§ **Direction**: Count the lines in the records below that contain the string "rocky", treating uppercase and lowercase as different. Give only the number.

§ **Information supplied**:
--------------------

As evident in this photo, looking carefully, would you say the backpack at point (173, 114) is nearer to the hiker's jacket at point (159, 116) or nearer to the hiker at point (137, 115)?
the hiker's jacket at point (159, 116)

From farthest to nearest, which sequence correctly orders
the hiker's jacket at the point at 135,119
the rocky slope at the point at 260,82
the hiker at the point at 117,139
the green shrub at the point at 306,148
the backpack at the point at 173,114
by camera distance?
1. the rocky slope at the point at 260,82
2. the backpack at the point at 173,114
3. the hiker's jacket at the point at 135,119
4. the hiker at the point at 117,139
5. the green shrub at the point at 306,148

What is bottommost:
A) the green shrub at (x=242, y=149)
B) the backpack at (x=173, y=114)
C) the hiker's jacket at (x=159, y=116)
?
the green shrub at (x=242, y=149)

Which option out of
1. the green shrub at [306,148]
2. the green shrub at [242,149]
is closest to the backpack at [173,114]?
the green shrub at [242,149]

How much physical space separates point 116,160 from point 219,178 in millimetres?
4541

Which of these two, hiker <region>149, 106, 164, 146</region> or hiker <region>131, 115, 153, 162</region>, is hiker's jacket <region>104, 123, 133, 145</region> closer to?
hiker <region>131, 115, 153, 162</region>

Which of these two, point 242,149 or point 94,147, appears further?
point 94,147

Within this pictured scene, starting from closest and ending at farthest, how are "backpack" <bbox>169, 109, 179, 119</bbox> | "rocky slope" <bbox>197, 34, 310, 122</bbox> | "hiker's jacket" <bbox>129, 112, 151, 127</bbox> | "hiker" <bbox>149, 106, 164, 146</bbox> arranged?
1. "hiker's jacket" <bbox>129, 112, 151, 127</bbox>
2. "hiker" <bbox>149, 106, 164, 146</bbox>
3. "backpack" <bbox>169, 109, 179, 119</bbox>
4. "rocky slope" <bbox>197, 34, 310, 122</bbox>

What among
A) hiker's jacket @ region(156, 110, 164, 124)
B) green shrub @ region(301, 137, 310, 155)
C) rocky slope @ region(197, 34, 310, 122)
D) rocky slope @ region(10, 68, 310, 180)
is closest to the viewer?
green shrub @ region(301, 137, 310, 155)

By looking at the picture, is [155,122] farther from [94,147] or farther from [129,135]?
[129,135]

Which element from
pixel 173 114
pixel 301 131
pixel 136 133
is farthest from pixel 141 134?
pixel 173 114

--------------------

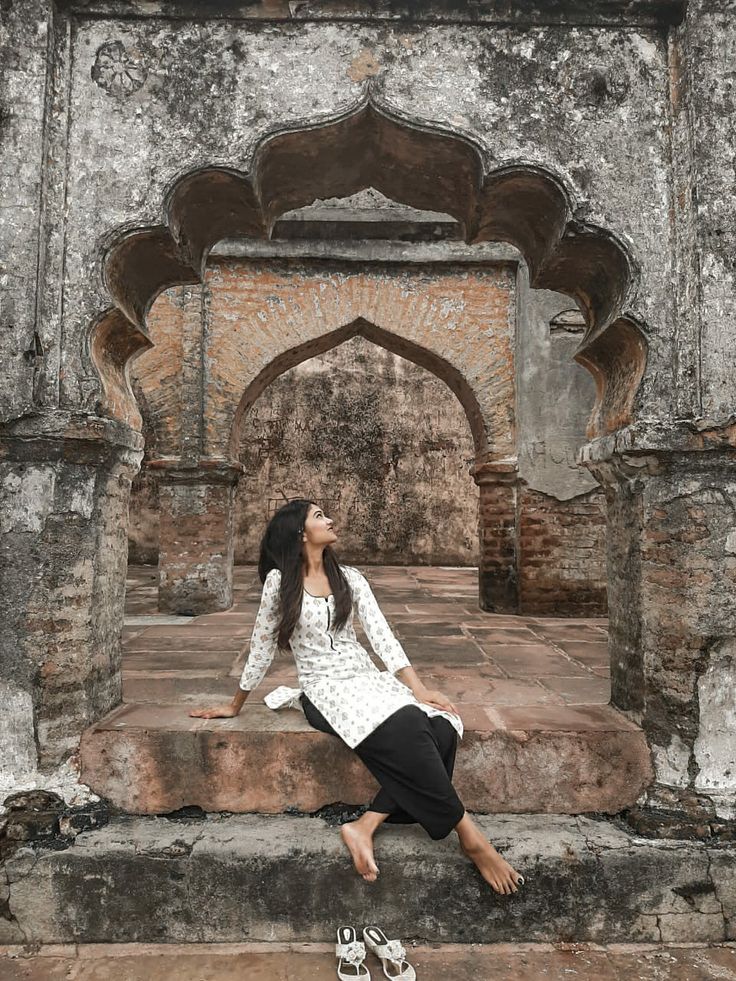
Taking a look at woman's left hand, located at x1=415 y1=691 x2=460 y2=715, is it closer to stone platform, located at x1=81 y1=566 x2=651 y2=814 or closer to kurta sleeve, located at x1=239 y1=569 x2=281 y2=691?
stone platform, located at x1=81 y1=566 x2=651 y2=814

--------------------

§ **Final result**: 6